▶ **Text excerpt**
With a positive weight formulation available, we plan to study the phase diagram of the dual model in the temperature-baryon chemical potential plane, and to calculate baryon density, quark condensate and Polyakov loop expectation values. Appealing appears the possibility of using these methods to compute the screening chromo-electric and chromo-magnetic masses in the high-temperature deconfined phase.
High performance computing and quantum computing [Bari, Ferrara, Pisa]
The reference RHMC LQCD code used by our group has been developed using MPI, accelerated for NVidia GPUs through the OpenACC framework, and has been optimized targeting the Kepler and Pascal based GPU architectures (K80 and P100) [1701.00426,1801.01473]. We now plan to target the more recent NVidia GPU accelerators (V100, A100 and H100). To optimize the code for these architectures we plan to profile the performance of these accelerators, identifying possible kernels of our code for which improvements are possible, and performing the corresponding implementation changes required to overlap at best the kernel execution with the transfer time between device and hosts and also between MPI processes. This might require careful modification of the data structure, in order to exploit the largest possible fraction of computing power offered by these devices. For this activity we plan to develop specific micro-benchmarks and mini-app to measure the computing performance and assess the corresponding offload overheads.

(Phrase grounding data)
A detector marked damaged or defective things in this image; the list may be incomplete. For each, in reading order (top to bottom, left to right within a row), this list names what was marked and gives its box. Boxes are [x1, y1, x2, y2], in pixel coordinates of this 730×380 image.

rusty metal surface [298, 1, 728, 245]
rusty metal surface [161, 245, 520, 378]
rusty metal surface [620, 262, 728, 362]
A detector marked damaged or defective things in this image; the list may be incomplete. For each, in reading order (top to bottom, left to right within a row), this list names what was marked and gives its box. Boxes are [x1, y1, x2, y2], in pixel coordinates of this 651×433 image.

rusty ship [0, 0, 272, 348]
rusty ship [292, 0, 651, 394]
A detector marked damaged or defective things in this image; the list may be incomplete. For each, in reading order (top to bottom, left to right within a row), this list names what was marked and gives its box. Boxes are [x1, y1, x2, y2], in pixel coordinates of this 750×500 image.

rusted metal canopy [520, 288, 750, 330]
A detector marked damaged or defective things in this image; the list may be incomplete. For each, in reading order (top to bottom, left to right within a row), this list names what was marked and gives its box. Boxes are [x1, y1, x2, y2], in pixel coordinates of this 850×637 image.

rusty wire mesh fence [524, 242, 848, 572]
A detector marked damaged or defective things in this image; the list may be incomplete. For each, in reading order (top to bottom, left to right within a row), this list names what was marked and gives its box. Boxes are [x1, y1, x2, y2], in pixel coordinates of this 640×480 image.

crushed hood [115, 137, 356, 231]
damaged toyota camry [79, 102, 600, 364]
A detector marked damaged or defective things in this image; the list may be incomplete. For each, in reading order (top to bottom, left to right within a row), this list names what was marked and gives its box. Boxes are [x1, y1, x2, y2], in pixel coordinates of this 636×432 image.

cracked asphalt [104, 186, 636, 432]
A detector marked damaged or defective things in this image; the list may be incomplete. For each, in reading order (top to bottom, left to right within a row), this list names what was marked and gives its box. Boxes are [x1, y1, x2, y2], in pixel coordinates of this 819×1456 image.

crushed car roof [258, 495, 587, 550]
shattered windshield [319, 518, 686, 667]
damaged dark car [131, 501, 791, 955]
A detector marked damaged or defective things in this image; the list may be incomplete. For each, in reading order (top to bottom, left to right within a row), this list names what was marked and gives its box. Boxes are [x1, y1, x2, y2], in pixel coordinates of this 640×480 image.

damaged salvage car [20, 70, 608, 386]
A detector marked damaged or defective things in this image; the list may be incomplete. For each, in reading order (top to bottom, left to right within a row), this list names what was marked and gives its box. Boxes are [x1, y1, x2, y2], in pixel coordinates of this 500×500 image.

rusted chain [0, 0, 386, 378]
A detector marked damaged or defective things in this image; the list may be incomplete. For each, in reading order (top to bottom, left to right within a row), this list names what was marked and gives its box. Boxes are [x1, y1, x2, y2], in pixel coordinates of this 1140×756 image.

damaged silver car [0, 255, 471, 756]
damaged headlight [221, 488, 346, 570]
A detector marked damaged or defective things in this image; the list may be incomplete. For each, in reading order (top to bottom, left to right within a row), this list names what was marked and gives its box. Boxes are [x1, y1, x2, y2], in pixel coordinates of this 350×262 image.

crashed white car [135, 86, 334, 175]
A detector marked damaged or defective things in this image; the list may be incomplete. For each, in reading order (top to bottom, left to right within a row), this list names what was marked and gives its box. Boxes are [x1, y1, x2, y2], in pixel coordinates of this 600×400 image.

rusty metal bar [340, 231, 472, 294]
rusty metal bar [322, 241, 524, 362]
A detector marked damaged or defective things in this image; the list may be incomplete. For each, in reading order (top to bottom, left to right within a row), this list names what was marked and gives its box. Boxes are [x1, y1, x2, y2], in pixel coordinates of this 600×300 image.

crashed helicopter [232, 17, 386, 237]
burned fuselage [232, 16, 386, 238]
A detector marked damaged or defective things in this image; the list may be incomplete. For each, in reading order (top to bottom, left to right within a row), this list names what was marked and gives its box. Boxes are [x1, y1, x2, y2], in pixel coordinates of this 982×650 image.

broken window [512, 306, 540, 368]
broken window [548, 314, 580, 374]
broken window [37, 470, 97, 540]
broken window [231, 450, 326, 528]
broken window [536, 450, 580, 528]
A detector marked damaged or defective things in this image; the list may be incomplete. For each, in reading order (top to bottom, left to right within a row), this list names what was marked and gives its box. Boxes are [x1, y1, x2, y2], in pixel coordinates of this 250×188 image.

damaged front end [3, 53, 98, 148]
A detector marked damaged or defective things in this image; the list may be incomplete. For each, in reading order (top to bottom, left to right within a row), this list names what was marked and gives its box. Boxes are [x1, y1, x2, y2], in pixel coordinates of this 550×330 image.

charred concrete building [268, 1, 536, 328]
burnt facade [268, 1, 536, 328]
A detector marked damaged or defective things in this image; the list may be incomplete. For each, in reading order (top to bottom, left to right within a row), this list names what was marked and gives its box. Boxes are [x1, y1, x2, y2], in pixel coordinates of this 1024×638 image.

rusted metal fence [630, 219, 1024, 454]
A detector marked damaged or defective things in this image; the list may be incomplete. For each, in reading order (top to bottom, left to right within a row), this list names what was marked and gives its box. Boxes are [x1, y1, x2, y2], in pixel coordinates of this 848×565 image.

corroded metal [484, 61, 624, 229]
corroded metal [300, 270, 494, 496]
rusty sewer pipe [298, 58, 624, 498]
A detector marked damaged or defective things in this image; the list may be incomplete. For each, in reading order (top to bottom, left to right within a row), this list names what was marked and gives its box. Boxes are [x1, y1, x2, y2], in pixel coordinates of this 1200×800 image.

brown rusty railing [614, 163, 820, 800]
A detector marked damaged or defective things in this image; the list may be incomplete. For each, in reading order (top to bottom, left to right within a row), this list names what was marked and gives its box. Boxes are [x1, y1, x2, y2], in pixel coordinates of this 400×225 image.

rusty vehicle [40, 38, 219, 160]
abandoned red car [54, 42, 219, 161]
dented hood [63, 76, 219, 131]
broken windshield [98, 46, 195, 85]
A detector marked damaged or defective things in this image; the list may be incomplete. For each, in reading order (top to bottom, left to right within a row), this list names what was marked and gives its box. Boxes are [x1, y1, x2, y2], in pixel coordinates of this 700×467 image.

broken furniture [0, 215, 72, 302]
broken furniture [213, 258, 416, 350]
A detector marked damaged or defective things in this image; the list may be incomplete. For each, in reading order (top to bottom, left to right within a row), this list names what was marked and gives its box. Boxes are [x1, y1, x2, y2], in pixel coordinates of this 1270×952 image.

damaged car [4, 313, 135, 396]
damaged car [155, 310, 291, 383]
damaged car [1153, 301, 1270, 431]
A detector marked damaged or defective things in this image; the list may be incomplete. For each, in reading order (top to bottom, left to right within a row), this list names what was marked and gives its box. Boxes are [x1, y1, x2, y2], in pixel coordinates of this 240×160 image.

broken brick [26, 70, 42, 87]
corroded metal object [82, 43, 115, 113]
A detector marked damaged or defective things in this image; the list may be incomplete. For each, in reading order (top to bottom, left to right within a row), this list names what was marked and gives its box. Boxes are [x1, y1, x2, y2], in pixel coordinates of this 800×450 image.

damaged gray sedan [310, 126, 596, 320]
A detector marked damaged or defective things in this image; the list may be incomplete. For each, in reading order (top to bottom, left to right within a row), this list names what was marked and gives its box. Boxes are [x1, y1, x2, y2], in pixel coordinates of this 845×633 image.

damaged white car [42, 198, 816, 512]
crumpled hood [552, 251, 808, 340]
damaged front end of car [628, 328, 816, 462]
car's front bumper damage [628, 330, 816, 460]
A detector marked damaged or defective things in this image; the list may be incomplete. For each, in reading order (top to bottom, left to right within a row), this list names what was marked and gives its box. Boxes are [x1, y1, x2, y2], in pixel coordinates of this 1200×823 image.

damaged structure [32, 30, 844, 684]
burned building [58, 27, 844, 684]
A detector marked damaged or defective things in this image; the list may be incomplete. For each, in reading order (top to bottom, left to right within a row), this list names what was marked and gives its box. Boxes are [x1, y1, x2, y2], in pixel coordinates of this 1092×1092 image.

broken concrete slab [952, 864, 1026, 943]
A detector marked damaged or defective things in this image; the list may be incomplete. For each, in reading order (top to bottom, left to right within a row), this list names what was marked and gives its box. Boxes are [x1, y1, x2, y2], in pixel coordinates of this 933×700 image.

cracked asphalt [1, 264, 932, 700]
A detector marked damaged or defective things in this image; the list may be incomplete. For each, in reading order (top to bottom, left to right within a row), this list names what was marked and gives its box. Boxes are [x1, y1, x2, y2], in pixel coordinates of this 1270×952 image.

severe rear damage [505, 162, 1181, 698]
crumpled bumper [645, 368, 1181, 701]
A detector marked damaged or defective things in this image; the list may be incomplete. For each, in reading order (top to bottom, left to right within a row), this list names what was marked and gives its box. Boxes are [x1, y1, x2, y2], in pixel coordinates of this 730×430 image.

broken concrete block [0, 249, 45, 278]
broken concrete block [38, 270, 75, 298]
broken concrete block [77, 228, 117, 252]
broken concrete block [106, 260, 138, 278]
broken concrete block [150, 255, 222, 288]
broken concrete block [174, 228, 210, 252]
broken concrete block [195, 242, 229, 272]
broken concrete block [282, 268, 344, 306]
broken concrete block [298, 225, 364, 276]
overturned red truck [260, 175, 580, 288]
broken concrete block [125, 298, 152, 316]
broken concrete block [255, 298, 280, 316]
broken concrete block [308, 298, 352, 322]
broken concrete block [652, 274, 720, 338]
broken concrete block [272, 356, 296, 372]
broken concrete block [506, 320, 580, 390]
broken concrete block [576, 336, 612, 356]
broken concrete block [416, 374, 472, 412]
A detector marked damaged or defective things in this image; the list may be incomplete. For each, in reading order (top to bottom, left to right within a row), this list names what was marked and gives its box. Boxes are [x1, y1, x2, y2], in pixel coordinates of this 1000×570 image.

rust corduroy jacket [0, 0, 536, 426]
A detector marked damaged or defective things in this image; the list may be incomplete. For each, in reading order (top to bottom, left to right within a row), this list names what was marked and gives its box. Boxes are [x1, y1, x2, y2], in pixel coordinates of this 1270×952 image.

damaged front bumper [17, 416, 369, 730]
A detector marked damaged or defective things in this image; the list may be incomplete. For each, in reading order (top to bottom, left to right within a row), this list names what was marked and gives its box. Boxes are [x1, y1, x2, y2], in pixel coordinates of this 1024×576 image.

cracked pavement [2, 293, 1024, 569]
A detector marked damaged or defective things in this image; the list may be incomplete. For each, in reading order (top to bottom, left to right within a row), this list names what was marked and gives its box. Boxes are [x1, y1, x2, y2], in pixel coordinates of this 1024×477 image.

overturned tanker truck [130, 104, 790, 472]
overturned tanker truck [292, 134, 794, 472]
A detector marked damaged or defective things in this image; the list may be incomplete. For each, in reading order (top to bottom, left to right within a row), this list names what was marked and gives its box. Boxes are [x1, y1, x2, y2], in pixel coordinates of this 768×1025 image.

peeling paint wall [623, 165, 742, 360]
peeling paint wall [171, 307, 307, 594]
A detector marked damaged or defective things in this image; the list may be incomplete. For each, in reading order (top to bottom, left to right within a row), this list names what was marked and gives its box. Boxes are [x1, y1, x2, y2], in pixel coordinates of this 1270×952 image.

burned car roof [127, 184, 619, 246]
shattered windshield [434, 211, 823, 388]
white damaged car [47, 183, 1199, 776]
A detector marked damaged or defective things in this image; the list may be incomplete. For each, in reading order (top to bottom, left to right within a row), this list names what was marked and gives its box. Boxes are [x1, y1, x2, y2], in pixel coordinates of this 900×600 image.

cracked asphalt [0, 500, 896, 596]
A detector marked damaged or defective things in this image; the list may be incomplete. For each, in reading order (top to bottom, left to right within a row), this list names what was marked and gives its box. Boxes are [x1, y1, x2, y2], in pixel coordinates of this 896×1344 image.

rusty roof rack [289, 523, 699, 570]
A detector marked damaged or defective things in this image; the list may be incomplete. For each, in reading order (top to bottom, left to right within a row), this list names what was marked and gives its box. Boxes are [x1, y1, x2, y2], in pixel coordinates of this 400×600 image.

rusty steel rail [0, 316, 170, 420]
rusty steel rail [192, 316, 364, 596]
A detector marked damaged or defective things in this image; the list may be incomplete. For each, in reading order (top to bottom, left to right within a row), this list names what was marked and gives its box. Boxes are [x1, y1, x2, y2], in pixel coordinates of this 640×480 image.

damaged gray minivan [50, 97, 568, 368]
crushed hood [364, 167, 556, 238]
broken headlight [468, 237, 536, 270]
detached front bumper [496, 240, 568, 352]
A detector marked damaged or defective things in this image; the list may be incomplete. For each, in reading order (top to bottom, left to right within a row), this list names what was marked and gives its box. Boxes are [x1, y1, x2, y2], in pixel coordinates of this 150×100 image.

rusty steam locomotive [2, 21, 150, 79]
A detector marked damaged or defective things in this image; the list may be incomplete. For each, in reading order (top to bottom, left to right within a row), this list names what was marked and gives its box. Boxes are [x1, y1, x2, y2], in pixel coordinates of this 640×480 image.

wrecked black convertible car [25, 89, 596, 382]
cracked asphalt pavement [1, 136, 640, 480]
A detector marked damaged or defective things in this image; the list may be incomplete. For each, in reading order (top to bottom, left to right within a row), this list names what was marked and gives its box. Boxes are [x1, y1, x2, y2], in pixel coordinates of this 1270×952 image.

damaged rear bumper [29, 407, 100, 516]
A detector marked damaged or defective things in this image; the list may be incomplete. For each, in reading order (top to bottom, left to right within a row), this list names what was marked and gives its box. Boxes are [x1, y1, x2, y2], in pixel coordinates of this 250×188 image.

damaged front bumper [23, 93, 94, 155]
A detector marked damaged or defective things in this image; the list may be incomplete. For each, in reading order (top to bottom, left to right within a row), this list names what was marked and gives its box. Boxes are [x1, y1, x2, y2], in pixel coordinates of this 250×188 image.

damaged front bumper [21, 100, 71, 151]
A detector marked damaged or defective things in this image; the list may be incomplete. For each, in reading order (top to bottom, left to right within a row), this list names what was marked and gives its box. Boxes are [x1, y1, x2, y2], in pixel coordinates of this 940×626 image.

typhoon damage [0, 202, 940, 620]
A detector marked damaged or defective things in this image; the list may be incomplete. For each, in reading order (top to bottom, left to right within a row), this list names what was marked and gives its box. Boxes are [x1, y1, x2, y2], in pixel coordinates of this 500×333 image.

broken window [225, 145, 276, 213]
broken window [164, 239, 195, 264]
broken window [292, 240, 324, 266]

▶ **Activity list**
**a)** In the research plan, which GPU architectures was the group's reference RHMC LQCD code optimized for?
**b)** Reproduce the stretch of the research plan from "With a positive" through "high-temperature deconfined phase.".
**c)** Resume the research plan on lattice QCD computing, picking up after its last sentence.
The entries are material separate from the research plan.

▶ **Outputs in order**
**a)** The Kepler and Pascal based GPU architectures (K80 and P100).

**b)**
With a positive weight formulation available, we plan to study the phase diagram of the dual model in the temperature-baryon chemical potential plane, and to calculate baryon density, quark condensate and Polyakov loop expectation values. Appealing appears the possibility of using these methods to compute the screening chromo-electric and chromo-magnetic masses in the high-temperature deconfined phase.

**c)**
Another activity will be focused on making our code easily portable to different computing architectures, possibly also with different accelerators, investigating the potentiality offered by OpenMP. Indeed the latest release of OpenMP now supports GPU acceleration computing, allowing to annotate the kernels that should be offloaded and executed on GPUs through OpenMP pragma directives. This allows to keep unchanged the structure of the code that can be easily recompiled to target different architectures. For this activity we plan to initially annotate specific kernels of our LQCD code to execute on GPUs, and assess the computing performance and compare with that achieved with the OpenACC framework.
Quantum computing provides a radical solution to some algorithmic problems encountered in the standard formulation of lattice QCD when dealing with finite density or real time problems. However, quantum computing also presents several challenges, both related to the present time limited hardware resources and to algorithm development. We plan to benchmark quantum algorithms for the evaluation of thermal averages using simple discrete gauge models, and to investigate the new challenges posed by gauge theories in the application of other already quite developed quantum algorithms, like those using variational ansatzes.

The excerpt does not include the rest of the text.